Text block =
Objectives: The mechanisms by which low oxygen availability are associated with the development of insulin resistance remain obscure. We thus investigated the relationship between such gluco-insular derangements in response to sustained (hypobaric) hypoxemia, and changes in biomarkers of oxidative stress, inflammation and counter-regulatory hormone responses.
Methods: After baseline testing in London (75 m), 24 subjects ascended from Kathmandu (1,300 m) to Everest Base Camp (EBC;5,300 m) over 13 days. Of these, 14 ascended higher, with 8 reaching the summit (8,848 m). Assessments were conducted at baseline, during ascent to EBC, and 1, 6 and 8 week(s) thereafter. Changes in body weight and indices of gluco-insular control were measured (glucose, insulin, C-Peptide, homeostasis model assessment of insulin resistance [HOMA-IR]) along with biomarkers of oxidative stress (4-hydroxy-2-nonenal-HNE), inflammation (Interleukin-6 [IL-6]) and counter-regulatory hormones (glucagon, adrenalin, noradrenalin). In addition, peripheral oxygen saturation (SpO2) and venous blood lactate concentrations were determined.
Results: SpO2 fell significantly from 98.0% at sea level to 82.0% on arrival at 5,300 m. Whilst glucose levels remained stable, insulin and C-Peptide concentrations increased by >200% during the last 2 weeks. Increases in fasting insulin, HOMA-IR and glucagon correlated with increases in markers of oxidative stress (4-HNE) and inflammation (IL-6). Lactate levels progressively increased during ascent and remained significantly elevated until week 8. Subjects lost on average 7.3 kg in body weight.
Conclusions: Sustained hypoxemia is associated with insulin resistance, whose magnitude correlates with the degree of oxidative stress and inflammation. The role of 4-HNE and IL-6 as key players in modifying the association between sustained hypoxia and insulin resistance merits further investigation.

How to complete this task =
Reproduce the abstract on high-altitude hypoxia and insulin resistance word for word. This data has nothing to do with the abstract.

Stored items
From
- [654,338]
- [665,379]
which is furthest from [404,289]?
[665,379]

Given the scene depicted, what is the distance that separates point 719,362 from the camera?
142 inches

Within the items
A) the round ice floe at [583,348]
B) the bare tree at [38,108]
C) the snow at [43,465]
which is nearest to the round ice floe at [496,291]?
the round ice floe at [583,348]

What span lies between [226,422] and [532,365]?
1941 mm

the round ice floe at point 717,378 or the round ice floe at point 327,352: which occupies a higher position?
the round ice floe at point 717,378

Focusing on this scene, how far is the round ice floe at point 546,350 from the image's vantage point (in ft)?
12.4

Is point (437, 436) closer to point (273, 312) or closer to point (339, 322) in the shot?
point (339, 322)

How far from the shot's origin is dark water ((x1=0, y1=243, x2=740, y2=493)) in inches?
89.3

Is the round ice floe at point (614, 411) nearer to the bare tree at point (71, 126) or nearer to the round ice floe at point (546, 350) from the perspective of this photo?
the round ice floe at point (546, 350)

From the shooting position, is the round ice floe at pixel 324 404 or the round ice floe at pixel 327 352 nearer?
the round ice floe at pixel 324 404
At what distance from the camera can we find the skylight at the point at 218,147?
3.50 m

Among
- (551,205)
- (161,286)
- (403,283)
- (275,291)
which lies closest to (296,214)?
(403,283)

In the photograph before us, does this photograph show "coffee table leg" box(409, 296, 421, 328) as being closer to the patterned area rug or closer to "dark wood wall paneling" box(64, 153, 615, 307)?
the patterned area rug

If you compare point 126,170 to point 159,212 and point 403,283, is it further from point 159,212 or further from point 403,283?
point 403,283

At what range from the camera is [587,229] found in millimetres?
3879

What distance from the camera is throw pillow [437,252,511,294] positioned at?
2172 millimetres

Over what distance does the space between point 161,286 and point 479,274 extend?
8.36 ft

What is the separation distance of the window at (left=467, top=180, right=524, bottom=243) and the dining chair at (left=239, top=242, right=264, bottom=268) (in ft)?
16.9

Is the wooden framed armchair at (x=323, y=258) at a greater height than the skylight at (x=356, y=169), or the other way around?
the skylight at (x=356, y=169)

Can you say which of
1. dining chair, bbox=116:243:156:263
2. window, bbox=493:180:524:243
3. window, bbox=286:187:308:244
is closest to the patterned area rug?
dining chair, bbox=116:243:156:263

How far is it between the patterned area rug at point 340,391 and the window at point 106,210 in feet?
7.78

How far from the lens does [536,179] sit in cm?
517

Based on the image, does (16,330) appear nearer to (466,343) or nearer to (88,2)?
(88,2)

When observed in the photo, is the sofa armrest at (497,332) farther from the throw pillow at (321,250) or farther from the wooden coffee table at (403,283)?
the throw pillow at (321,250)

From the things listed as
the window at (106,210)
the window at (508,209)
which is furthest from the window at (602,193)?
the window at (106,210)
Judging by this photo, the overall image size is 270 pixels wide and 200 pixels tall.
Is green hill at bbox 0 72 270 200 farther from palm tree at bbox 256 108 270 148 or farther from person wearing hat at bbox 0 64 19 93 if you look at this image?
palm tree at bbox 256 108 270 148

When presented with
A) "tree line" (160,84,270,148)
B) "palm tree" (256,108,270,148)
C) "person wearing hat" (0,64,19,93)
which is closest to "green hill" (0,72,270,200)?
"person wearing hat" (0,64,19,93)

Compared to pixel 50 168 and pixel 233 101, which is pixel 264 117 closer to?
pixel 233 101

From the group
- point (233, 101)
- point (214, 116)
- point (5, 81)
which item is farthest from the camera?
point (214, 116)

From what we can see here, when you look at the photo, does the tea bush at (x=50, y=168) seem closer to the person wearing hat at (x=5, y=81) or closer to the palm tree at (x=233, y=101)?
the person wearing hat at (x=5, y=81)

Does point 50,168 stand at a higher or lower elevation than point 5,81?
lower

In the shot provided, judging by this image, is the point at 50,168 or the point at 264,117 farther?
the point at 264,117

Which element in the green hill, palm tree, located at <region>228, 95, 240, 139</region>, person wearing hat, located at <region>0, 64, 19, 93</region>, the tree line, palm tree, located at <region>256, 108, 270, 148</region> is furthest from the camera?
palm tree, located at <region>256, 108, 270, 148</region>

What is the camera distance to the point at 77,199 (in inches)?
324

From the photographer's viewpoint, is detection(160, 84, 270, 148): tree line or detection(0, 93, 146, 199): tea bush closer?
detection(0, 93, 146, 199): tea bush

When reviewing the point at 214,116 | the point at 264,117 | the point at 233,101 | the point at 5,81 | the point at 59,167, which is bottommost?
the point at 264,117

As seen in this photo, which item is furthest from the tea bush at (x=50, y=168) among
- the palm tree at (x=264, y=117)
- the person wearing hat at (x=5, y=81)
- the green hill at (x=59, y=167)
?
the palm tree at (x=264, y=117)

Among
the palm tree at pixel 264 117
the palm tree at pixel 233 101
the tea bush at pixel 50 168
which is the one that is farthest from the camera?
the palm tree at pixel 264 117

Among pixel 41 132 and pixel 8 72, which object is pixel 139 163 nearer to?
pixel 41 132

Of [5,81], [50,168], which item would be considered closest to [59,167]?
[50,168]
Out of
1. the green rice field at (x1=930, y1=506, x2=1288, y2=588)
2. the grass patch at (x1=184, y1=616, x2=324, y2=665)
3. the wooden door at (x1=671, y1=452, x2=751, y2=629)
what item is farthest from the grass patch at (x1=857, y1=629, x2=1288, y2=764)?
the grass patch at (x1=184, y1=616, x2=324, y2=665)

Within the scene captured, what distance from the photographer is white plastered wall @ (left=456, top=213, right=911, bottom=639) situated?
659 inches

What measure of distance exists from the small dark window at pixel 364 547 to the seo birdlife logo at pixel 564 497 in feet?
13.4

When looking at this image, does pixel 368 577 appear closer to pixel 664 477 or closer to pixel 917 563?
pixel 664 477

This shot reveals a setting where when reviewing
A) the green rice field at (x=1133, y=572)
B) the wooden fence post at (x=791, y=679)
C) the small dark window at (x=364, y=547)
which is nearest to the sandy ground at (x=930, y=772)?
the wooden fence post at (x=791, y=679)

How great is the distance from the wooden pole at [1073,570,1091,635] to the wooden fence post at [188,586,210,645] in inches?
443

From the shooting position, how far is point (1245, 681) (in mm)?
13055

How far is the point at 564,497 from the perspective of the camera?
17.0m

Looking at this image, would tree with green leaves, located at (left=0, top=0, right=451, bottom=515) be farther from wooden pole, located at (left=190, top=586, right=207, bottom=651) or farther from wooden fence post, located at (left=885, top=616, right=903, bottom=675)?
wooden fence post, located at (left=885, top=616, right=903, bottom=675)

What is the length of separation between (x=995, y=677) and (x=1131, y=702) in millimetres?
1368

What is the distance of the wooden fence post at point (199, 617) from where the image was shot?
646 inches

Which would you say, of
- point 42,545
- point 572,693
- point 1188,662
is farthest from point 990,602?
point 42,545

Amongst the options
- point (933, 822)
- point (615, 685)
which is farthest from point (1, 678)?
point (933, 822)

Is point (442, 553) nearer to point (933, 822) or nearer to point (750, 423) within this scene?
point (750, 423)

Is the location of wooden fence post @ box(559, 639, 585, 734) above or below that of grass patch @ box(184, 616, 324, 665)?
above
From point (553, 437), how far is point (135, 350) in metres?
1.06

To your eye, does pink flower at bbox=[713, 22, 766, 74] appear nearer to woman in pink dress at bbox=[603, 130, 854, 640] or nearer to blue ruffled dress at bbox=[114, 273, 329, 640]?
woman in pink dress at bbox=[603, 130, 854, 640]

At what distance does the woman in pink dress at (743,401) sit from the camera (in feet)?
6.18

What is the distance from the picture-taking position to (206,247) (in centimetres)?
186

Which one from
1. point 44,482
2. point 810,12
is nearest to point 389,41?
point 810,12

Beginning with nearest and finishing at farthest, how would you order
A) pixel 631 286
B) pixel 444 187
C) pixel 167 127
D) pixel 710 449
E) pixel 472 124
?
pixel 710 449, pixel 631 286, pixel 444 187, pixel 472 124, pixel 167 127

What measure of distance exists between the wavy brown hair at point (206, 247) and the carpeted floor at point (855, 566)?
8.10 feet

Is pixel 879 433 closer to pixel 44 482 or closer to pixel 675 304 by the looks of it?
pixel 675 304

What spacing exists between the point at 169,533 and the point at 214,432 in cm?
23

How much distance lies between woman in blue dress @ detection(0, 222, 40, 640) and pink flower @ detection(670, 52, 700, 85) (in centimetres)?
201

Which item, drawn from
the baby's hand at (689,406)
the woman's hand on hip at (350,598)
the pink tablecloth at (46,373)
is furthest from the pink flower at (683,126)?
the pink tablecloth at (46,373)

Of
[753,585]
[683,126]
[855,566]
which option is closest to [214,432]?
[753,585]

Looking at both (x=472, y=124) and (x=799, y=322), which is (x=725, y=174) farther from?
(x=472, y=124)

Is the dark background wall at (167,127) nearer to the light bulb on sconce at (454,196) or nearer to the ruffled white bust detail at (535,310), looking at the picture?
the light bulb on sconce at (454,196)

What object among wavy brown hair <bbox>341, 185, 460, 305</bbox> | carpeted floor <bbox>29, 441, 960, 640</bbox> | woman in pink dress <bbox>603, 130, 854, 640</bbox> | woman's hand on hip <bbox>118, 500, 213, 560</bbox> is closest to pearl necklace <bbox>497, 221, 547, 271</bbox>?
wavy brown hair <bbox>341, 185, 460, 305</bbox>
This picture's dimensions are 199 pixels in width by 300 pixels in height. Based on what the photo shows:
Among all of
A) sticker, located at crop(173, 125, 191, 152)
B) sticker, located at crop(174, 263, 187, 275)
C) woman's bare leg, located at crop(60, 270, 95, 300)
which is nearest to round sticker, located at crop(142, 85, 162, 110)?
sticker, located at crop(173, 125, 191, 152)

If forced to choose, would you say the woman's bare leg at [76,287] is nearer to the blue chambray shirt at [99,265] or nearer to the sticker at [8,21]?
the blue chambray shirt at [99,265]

Result for this exercise =
Objectives: The mechanisms by which low oxygen availability are associated with the development of insulin resistance remain obscure. We thus investigated the relationship between such gluco-insular derangements in response to sustained (hypobaric) hypoxemia, and changes in biomarkers of oxidative stress, inflammation and counter-regulatory hormone responses.
Methods: After baseline testing in London (75 m), 24 subjects ascended from Kathmandu (1,300 m) to Everest Base Camp (EBC;5,300 m) over 13 days. Of these, 14 ascended higher, with 8 reaching the summit (8,848 m). Assessments were conducted at baseline, during ascent to EBC, and 1, 6 and 8 week(s) thereafter. Changes in body weight and indices of gluco-insular control were measured (glucose, insulin, C-Peptide, homeostasis model assessment of insulin resistance [HOMA-IR]) along with biomarkers of oxidative stress (4-hydroxy-2-nonenal-HNE), inflammation (Interleukin-6 [IL-6]) and counter-regulatory hormones (glucagon, adrenalin, noradrenalin). In addition, peripheral oxygen saturation (SpO2) and venous blood lactate concentrations were determined.
Results: SpO2 fell significantly from 98.0% at sea level to 82.0% on arrival at 5,300 m. Whilst glucose levels remained stable, insulin and C-Peptide concentrations increased by >200% during the last 2 weeks. Increases in fasting insulin, HOMA-IR and glucagon correlated with increases in markers of oxidative stress (4-HNE) and inflammation (IL-6). Lactate levels progressively increased during ascent and remained significantly elevated until week 8. Subjects lost on average 7.3 kg in body weight.
Conclusions: Sustained hypoxemia is associated with insulin resistance, whose magnitude correlates with the degree of oxidative stress and inflammation. The role of 4-HNE and IL-6 as key players in modifying the association between sustained hypoxia and insulin resistance merits further investigation.